In a distant monastery there are more than 50 monks all of them great experts in logic. They are all day in their cell praying and meet once a day for dinner at a round table where faces can be seen. When they finish dinner, each one returns to his cell in absolute silence. The monks have taken a vow of silence, they cannot gesture or communicate in any way and there are no mirrors in the monastery or any way of being reflected.
One day the prior father arrives and before beginning dinner he tells you: one or more of you have been pointed out by an angel who has made a red mark on your forehead. Those who have the mark must go on a pilgrimage as soon as they know it. Finally, the prior father left without indicating who the elect were. After 7 days, all the monks with the red mark realized that they were marked and only they went on a pilgrimage.
Can you discover how many were the chosen monks how they realized it?
There will be 7 monks who will go on pilgrimage.
To reach this conclusion we will make the following reasoning: If only one monk were marked, the first day, during dinner, he would see that no one is marked, then if the prior father said that one or more were marked he would deduce that he was the only one elected and would leave the first day.
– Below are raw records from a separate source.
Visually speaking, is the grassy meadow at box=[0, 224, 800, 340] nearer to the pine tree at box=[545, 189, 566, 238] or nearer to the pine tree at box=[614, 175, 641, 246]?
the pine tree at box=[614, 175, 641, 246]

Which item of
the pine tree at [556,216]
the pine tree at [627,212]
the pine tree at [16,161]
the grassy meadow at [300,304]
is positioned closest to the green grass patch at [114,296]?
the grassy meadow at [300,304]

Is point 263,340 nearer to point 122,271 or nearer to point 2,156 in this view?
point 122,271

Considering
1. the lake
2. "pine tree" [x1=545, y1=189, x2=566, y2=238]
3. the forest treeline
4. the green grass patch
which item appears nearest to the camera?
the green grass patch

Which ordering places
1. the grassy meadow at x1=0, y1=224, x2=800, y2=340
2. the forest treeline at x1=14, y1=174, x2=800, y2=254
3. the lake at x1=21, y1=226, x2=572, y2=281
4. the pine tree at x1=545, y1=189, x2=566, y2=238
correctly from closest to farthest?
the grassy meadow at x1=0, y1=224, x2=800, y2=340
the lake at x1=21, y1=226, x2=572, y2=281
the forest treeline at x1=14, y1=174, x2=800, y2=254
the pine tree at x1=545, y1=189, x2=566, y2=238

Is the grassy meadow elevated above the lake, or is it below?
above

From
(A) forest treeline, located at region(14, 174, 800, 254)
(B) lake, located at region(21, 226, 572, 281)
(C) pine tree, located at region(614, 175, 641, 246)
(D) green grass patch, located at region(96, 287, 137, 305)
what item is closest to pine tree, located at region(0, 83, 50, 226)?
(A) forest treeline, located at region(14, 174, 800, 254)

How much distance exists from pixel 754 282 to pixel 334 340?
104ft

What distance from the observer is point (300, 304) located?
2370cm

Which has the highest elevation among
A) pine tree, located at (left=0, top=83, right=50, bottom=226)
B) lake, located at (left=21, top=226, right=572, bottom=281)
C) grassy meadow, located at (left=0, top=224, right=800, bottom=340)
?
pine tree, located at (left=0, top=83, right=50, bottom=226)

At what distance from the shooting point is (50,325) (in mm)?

If they were 2 monks marked, the first day, during dinner, each of them would see another monk marked so he could not know if he himself is or not, so neither of them could leave. On the second day, when he sees that the marked monk continues there he deduces that that other monk also sees another with the mark since if he had not left the first day applying the previous deduction. Since he only sees a marked monk, he deduces that he himself has the other mark and the two leave on the second day.
If the marked monks were 3, the first day each would see two other monks with a mark. Each of them would apply the above reasoning and deduce that if only the other two monks had each mark they would see a single marked monk, which would take two days to realize that they have the mark and therefore would march on the second day . But since there are three marked monks, on the third day, they will be seen at dinner which means that the other two marked monks also see two marked monks and so they have not been able to leave. Therefore he deduces that there is a third marked monk who is himself and can all march on the third day.
In the same way we could extrapolate the rest of the cases until reaching the 7 days proposed by the statement and since the number of monks that march coincides with the number of days elapsed we deduce that there are seven marked monks.